In total the agreement contains above thirty chapters, including one focusing on IP rights. One of the main highlights of the deal in relation to Copyright law is that it extends the terms of copyright to 70 years after the life of the author, from the previously 50 years benchmark, set out in the NAFTA Agreement. The deal also extends the period that a pharmaceutical drug can be protected from generic competition, and includes new provisions for dealing with the digital economy, including banning duties on intellectual works like music and e-books, and protecting internet companies so that they are not liable for content produced by their users. The agreement provides extensive guidance on intellectual property rights, although many critics, such as the Computer and Communications Industry Association (CCIA), argue that the agreement’s copyright provisions contained insufficient language on fair use provisions.

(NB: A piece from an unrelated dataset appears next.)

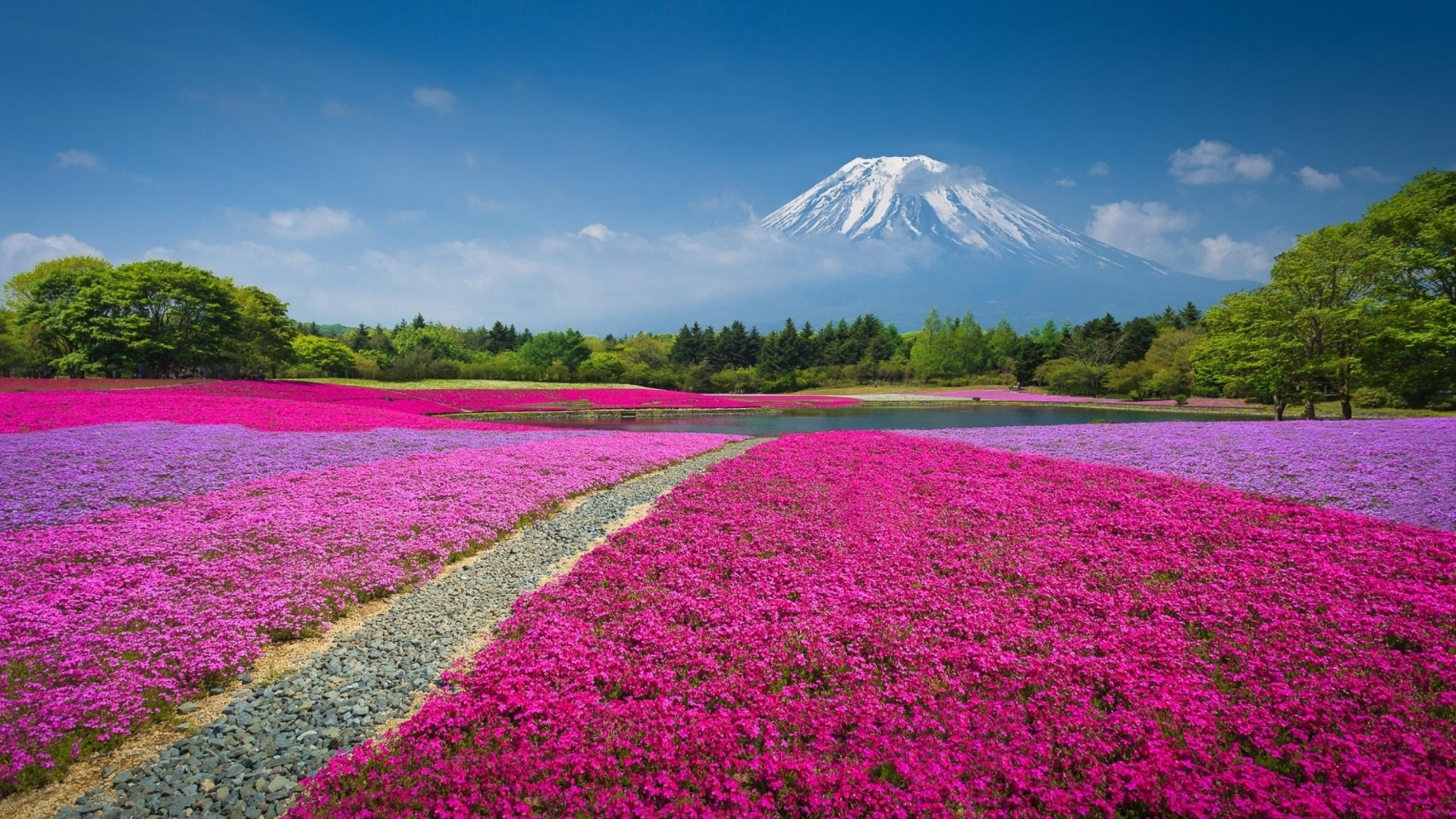 Japanese volcano in spring wallpaper for desktop 1920x1080 for Immagini gratis per desktop primavera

NAFTA’s copyright provisions

Source: IPWatchdog; Courtesy of Deposit Photos

Chapter 7 of the NAFTA which currently deals with Intellectual Property related issues – beginning from Article 1701 to 1721. Whereas, Article 1705 specifically deals with Copyright enforcement for the binding parties. The article has a total of seven sections. The NAFTA’s copyright provisions are quite general in their scope of content, taking most of its inspiration from the provisions of Berne Convention. While the proposed UCMCA’s copyright provisions are more detailed and specific to various rights within the horizon of copyright law. The first section of the article deals with enforcement of protecting works (i.e. works which contain original expressions within the scope of the convention) mentioned in Article 2 of the Berne Convention, as well as computer programs and compilation of data/materials.

The second section delivers author-rights as categorized in the Berne Convention (with relation to works covered in the first section), including right to authorize or prohibit; permission to import copies of the right holder’s work into a third party’s territory. It also gives the right to allow the initial public distribution of the original work, and further sales of the work’s copies, rental or otherwise, the communication of the work to the public, and, lastly, the commercial rental of the original or a copy of a computer program.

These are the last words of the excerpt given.